#### Problem requirements
Quote, word for word, every line starting at the line that contains "The Frederick Douglass" and ending with the last line of the records; include both of these lines and no others.

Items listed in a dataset
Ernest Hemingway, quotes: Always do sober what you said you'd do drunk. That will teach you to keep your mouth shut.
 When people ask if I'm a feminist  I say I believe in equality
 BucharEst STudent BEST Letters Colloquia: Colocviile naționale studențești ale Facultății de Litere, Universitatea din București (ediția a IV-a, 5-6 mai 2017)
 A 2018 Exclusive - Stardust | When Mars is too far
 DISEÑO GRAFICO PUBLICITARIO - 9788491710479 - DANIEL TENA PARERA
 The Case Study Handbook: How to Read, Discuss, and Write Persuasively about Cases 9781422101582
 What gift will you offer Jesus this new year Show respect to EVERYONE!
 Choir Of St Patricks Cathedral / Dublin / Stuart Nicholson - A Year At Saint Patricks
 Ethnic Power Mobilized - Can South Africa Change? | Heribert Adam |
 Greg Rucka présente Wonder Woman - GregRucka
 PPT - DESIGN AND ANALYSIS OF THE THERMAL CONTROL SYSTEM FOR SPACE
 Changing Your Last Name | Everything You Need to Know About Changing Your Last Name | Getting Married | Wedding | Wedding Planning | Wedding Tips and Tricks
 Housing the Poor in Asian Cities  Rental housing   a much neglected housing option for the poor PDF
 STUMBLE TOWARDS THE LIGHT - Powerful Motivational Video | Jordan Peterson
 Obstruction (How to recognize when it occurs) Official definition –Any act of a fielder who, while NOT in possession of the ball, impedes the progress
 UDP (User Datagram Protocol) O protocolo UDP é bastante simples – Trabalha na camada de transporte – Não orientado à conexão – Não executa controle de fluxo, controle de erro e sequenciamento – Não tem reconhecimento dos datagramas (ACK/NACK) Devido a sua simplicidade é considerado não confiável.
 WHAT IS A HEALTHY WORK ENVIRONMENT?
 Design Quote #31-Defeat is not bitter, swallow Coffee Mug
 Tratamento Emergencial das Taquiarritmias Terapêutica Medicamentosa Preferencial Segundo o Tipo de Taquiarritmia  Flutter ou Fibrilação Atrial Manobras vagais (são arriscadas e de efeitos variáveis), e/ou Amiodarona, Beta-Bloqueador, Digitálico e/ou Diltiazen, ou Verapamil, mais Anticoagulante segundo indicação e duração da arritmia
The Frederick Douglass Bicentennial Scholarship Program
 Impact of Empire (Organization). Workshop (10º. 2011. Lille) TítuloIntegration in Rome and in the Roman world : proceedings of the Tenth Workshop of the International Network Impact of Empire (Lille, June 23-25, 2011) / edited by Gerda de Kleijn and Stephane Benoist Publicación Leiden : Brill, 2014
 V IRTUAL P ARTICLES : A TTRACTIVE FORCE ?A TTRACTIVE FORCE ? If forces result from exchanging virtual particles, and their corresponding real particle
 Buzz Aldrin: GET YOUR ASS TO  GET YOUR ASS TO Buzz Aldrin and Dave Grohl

#### Task response
The Frederick Douglass Bicentennial Scholarship Program
 Impact of Empire (Organization). Workshop (10º. 2011. Lille) TítuloIntegration in Rome and in the Roman world : proceedings of the Tenth Workshop of the International Network Impact of Empire (Lille, June 23-25, 2011) / edited by Gerda de Kleijn and Stephane Benoist Publicación Leiden : Brill, 2014
 V IRTUAL P ARTICLES : A TTRACTIVE FORCE ?A TTRACTIVE FORCE ? If forces result from exchanging virtual particles, and their corresponding real particle
 Buzz Aldrin: GET YOUR ASS TO  GET YOUR ASS TO Buzz Aldrin and Dave Grohl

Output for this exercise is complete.